We isolated zygotic mutants of a novel class, Hmp (humpback), specifically defective in embryo elongation. They identify three genes:
hmp-1,
hmp-2, and
hmr-1. Elongation of the embryo is mediated by cell shape changes in the hypodermis, the outermost cellular layer of the embryo. In Hmp mutants, the dorsal and lateral hypodermis do not elongate. The ventral hypodermis elongates slightly and extends toward the dorsal side of the embryo, forcing the dorsal hypodermis into bulges. In wild-type hypodermal cells, actin filament bundles form at the start of elongation and appear to contract to generate the force that elongates the embryo. These bundles are oriented circumferentially around the embryo and are linked to adherens junctions between hypodermal cells. In
hmp-1 mutants, circumferential bundles form normally but then disassociate from adherens junctions in the dorsal hypodermis during contraction. Germline mosaic analyses reveal that
hmp-1 is also required before elongation for migration of the leading hypodermal cells during hypodermal enclosure of the embryo.

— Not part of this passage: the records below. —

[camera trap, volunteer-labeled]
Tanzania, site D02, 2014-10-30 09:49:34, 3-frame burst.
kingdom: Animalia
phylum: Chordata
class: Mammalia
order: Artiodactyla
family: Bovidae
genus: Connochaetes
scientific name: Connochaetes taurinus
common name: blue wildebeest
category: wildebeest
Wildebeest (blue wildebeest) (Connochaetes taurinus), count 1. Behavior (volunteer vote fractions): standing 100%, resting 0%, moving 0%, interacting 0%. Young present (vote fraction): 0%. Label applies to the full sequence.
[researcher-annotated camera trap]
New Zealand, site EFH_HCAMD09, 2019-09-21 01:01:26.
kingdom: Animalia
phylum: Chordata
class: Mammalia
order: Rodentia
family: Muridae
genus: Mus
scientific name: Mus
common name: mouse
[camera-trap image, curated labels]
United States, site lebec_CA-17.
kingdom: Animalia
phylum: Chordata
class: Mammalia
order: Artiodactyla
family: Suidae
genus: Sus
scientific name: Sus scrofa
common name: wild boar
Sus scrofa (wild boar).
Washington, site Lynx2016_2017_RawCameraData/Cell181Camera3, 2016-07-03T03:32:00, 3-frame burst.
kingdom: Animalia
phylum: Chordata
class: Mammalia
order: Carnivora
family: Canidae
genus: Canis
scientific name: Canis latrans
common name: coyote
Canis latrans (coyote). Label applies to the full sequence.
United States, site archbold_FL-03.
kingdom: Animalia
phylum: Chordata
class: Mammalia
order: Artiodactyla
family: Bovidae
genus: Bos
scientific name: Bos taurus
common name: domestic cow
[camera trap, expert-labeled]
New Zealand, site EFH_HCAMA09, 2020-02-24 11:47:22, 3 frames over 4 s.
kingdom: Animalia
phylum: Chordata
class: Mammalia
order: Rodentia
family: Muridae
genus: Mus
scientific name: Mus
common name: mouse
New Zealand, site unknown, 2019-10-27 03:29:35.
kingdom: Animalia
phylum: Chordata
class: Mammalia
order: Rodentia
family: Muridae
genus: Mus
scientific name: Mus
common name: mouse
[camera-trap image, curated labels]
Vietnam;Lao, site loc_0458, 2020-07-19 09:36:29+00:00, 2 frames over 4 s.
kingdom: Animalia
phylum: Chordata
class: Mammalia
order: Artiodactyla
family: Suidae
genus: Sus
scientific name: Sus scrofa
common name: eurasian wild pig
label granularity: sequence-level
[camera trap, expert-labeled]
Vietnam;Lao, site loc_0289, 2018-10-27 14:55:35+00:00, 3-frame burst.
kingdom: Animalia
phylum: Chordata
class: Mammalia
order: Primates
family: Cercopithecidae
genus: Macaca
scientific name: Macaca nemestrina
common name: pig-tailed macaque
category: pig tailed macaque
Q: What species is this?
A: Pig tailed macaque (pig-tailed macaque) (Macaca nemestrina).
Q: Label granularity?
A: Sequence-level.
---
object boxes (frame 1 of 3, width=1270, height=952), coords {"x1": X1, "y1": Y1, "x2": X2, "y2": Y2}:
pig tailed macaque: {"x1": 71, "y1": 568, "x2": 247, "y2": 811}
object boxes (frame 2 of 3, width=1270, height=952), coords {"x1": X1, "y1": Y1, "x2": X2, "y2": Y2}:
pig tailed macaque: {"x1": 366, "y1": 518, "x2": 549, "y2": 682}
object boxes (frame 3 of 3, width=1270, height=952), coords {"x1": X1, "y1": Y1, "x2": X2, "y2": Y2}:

hmp-1 encodes a protein homologous to the actin-binding protein a-catenin, a component of vertebrate adherens junctions. Antibodies against HMP-1 show the protein localizes to adherens junctions in all hypodermal cells.
hmp-2 gene activity is required to localize HMP-1 protein to adherens junctions.
hmp-2 can encode a protein homologous to the a-catenin-binding protein b-catenin/Armadillo. The
hmr-1 gene product appears similar to the homotypic cell adhesion protein cadherin, which binds b-catenin. We are investigating whether HMP-1, HMP-2, and HMR-1 form a complex that anchors circumferential actin filament bundles at adherens junctions and transmits contractile force between hypodermal cells.